### Directions:
Repeat every line that appears below, with nothing altered.

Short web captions
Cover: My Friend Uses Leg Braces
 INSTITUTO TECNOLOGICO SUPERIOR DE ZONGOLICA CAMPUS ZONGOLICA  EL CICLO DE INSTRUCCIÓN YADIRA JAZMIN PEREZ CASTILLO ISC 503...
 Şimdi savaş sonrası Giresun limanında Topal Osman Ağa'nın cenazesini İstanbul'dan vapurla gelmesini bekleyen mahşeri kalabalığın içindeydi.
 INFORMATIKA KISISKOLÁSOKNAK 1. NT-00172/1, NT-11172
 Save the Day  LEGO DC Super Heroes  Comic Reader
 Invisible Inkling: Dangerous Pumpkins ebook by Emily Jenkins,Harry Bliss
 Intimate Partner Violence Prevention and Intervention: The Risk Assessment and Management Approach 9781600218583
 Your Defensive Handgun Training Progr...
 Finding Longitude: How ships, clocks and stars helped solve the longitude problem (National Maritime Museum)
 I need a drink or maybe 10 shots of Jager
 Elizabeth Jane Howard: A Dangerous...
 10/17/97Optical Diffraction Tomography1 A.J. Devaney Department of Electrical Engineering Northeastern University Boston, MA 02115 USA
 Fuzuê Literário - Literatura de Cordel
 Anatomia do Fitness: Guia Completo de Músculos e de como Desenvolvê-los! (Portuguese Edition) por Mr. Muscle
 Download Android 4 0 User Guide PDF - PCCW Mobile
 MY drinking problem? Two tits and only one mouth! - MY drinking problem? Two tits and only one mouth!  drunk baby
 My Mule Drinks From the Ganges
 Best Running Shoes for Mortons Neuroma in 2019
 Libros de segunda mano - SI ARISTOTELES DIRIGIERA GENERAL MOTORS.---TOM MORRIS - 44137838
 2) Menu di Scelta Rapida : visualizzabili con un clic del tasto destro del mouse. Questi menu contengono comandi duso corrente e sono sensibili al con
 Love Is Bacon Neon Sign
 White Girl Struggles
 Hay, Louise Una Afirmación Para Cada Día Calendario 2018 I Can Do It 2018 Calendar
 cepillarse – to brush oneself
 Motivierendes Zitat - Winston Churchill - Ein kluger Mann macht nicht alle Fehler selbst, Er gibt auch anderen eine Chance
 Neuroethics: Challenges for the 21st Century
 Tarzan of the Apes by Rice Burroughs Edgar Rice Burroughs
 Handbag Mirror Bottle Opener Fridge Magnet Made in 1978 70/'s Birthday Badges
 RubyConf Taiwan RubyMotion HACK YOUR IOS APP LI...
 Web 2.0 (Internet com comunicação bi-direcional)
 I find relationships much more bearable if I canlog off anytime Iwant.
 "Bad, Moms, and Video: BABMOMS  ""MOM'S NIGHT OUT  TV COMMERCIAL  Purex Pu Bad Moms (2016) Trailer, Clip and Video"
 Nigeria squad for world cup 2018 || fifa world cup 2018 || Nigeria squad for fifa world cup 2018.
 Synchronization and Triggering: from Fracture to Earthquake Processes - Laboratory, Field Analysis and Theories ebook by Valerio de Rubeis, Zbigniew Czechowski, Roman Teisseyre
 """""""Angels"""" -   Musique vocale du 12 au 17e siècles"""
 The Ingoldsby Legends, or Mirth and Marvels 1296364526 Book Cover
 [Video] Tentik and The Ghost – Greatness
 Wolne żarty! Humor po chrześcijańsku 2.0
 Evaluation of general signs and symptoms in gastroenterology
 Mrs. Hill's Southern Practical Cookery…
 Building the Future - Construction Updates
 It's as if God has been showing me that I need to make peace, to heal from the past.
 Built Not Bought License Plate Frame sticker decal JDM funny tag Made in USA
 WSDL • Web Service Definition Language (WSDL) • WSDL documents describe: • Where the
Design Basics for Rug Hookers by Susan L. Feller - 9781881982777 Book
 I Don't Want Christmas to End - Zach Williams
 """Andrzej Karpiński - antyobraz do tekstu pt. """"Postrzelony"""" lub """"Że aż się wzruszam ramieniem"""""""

### Solution below:
Cover: My Friend Uses Leg Braces
 INSTITUTO TECNOLOGICO SUPERIOR DE ZONGOLICA CAMPUS ZONGOLICA  EL CICLO DE INSTRUCCIÓN YADIRA JAZMIN PEREZ CASTILLO ISC 503...
 Şimdi savaş sonrası Giresun limanında Topal Osman Ağa'nın cenazesini İstanbul'dan vapurla gelmesini bekleyen mahşeri kalabalığın içindeydi.
 INFORMATIKA KISISKOLÁSOKNAK 1. NT-00172/1, NT-11172
 Save the Day  LEGO DC Super Heroes  Comic Reader
 Invisible Inkling: Dangerous Pumpkins ebook by Emily Jenkins,Harry Bliss
 Intimate Partner Violence Prevention and Intervention: The Risk Assessment and Management Approach 9781600218583
 Your Defensive Handgun Training Progr...
 Finding Longitude: How ships, clocks and stars helped solve the longitude problem (National Maritime Museum)
 I need a drink or maybe 10 shots of Jager
 Elizabeth Jane Howard: A Dangerous...
 10/17/97Optical Diffraction Tomography1 A.J. Devaney Department of Electrical Engineering Northeastern University Boston, MA 02115 USA
 Fuzuê Literário - Literatura de Cordel
 Anatomia do Fitness: Guia Completo de Músculos e de como Desenvolvê-los! (Portuguese Edition) por Mr. Muscle
 Download Android 4 0 User Guide PDF - PCCW Mobile
 MY drinking problem? Two tits and only one mouth! - MY drinking problem? Two tits and only one mouth!  drunk baby
 My Mule Drinks From the Ganges
 Best Running Shoes for Mortons Neuroma in 2019
 Libros de segunda mano - SI ARISTOTELES DIRIGIERA GENERAL MOTORS.---TOM MORRIS - 44137838
 2) Menu di Scelta Rapida : visualizzabili con un clic del tasto destro del mouse. Questi menu contengono comandi duso corrente e sono sensibili al con
 Love Is Bacon Neon Sign
 White Girl Struggles
 Hay, Louise Una Afirmación Para Cada Día Calendario 2018 I Can Do It 2018 Calendar
 cepillarse – to brush oneself
 Motivierendes Zitat - Winston Churchill - Ein kluger Mann macht nicht alle Fehler selbst, Er gibt auch anderen eine Chance
 Neuroethics: Challenges for the 21st Century
 Tarzan of the Apes by Rice Burroughs Edgar Rice Burroughs
 Handbag Mirror Bottle Opener Fridge Magnet Made in 1978 70/'s Birthday Badges
 RubyConf Taiwan RubyMotion HACK YOUR IOS APP LI...
 Web 2.0 (Internet com comunicação bi-direcional)
 I find relationships much more bearable if I canlog off anytime Iwant.
 "Bad, Moms, and Video: BABMOMS  ""MOM'S NIGHT OUT  TV COMMERCIAL  Purex Pu Bad Moms (2016) Trailer, Clip and Video"
 Nigeria squad for world cup 2018 || fifa world cup 2018 || Nigeria squad for fifa world cup 2018.
 Synchronization and Triggering: from Fracture to Earthquake Processes - Laboratory, Field Analysis and Theories ebook by Valerio de Rubeis, Zbigniew Czechowski, Roman Teisseyre
 """""""Angels"""" -   Musique vocale du 12 au 17e siècles"""
 The Ingoldsby Legends, or Mirth and Marvels 1296364526 Book Cover
 [Video] Tentik and The Ghost – Greatness
 Wolne żarty! Humor po chrześcijańsku 2.0
 Evaluation of general signs and symptoms in gastroenterology
 Mrs. Hill's Southern Practical Cookery…
 Building the Future - Construction Updates
 It's as if God has been showing me that I need to make peace, to heal from the past.
 Built Not Bought License Plate Frame sticker decal JDM funny tag Made in USA
 WSDL • Web Service Definition Language (WSDL) • WSDL documents describe: • Where the
Design Basics for Rug Hookers by Susan L. Feller - 9781881982777 Book
 I Don't Want Christmas to End - Zach Williams
 """Andrzej Karpiński - antyobraz do tekstu pt. """"Postrzelony"""" lub """"Że aż się wzruszam ramieniem"""""""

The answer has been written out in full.